RECORDS TO USE -

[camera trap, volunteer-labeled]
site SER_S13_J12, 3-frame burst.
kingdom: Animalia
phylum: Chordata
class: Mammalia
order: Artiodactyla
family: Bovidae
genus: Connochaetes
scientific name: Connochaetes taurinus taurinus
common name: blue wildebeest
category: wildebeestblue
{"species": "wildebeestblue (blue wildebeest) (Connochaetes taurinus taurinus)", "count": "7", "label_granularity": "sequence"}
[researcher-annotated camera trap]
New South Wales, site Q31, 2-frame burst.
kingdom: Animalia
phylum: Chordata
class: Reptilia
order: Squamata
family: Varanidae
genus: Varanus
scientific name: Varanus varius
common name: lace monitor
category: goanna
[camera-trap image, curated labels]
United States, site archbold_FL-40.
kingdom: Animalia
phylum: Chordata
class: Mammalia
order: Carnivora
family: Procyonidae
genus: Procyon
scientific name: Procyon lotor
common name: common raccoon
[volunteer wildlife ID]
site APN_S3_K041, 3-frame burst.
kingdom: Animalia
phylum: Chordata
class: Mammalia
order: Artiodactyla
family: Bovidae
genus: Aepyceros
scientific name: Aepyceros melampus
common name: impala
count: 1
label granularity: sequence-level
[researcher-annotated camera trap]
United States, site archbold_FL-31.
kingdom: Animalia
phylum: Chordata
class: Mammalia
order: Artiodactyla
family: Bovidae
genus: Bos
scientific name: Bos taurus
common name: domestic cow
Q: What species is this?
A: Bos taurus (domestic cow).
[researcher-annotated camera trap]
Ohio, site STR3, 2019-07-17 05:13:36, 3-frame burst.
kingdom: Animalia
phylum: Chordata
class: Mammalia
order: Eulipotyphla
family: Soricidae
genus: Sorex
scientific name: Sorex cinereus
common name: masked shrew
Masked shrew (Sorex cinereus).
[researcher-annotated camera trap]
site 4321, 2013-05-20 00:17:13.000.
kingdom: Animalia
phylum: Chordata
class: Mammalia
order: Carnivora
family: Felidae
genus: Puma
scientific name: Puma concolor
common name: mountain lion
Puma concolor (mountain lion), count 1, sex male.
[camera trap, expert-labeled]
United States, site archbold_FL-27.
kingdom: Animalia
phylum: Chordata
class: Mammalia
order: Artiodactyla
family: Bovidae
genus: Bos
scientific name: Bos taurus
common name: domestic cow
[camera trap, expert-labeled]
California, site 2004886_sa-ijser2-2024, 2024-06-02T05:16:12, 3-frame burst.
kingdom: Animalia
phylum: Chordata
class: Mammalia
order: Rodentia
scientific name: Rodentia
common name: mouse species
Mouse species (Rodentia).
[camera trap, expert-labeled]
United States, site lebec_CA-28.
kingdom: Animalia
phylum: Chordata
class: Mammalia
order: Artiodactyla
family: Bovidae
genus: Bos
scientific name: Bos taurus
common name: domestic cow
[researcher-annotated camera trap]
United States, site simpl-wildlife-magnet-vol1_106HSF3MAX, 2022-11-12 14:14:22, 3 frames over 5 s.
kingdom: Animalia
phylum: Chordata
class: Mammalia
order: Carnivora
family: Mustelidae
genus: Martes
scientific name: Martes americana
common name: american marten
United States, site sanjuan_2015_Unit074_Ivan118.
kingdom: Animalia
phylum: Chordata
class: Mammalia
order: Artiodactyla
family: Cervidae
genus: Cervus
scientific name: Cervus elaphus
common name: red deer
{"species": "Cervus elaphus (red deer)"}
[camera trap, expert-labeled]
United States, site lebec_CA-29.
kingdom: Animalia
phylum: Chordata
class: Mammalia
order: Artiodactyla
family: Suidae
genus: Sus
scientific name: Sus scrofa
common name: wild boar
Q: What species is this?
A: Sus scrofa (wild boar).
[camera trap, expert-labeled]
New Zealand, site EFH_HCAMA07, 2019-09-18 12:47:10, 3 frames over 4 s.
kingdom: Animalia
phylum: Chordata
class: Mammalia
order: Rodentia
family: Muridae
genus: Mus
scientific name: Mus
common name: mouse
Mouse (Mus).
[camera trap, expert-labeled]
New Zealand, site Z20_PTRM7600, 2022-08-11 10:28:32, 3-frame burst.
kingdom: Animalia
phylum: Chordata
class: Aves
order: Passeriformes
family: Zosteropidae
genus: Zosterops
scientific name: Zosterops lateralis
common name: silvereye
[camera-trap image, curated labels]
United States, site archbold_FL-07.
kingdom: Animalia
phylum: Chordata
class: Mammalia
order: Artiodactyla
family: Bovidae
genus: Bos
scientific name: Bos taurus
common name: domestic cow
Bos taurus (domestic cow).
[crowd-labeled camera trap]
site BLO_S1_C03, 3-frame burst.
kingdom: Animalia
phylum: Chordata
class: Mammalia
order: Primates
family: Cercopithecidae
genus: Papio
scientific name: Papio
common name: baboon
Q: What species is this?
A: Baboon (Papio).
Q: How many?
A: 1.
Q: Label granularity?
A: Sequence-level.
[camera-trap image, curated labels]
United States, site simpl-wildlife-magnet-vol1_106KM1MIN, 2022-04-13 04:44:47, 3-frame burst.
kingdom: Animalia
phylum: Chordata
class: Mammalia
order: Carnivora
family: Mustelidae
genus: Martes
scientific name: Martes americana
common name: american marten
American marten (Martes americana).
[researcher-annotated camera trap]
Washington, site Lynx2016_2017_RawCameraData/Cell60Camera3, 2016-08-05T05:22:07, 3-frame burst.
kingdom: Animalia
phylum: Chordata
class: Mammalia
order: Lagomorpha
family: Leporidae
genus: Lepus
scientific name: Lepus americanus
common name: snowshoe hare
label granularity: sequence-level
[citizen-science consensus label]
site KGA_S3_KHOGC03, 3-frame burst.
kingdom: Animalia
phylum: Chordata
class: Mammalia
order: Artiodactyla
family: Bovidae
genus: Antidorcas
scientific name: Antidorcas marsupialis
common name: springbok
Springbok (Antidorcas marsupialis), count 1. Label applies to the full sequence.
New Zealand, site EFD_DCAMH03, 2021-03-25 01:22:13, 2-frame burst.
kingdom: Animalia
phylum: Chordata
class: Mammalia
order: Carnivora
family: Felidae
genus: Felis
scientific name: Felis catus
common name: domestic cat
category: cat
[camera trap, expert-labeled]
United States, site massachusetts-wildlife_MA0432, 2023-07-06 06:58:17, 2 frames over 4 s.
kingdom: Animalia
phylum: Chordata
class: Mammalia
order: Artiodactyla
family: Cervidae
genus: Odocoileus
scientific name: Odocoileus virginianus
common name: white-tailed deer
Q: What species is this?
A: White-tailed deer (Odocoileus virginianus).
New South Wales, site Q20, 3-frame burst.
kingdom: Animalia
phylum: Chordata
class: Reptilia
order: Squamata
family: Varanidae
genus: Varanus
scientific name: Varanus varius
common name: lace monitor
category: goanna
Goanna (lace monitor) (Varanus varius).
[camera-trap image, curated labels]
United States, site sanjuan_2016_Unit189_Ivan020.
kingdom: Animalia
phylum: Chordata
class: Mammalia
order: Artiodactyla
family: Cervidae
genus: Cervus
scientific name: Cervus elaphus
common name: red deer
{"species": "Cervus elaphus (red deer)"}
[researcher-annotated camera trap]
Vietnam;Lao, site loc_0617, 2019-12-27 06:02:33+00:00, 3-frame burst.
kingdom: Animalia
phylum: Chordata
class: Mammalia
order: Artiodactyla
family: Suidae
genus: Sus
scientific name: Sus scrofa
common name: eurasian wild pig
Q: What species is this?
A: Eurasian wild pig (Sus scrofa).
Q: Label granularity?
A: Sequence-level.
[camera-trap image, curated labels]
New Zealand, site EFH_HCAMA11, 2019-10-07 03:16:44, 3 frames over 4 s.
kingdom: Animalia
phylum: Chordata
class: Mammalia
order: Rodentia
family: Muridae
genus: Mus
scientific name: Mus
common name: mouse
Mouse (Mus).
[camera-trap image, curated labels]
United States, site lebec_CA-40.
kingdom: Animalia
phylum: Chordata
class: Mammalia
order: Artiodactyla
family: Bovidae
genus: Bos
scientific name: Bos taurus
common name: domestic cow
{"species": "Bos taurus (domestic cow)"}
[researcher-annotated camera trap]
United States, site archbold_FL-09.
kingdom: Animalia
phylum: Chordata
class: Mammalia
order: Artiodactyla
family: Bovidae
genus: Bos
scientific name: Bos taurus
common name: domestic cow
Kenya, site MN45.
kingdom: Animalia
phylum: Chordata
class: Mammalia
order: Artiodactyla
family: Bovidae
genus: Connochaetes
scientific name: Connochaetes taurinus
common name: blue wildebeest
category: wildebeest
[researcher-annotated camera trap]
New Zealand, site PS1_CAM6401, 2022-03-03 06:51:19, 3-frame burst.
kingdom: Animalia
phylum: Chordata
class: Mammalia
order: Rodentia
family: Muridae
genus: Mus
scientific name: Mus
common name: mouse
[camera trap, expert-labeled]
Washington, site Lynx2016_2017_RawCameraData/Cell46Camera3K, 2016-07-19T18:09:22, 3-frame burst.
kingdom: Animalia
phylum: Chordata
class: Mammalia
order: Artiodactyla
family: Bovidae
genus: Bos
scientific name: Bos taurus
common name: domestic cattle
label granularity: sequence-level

WHAT IS REQUIRED - Only lines holding the word "over" are wanted, so copy each of them from the records above.

EXERCISE RESULT -
United States, site simpl-wildlife-magnet-vol1_106HSF3MAX, 2022-11-12 14:14:22, 3 frames over 5 s.
New Zealand, site EFH_HCAMA07, 2019-09-18 12:47:10, 3 frames over 4 s.
United States, site massachusetts-wildlife_MA0432, 2023-07-06 06:58:17, 2 frames over 4 s.
New Zealand, site EFH_HCAMA11, 2019-10-07 03:16:44, 3 frames over 4 s.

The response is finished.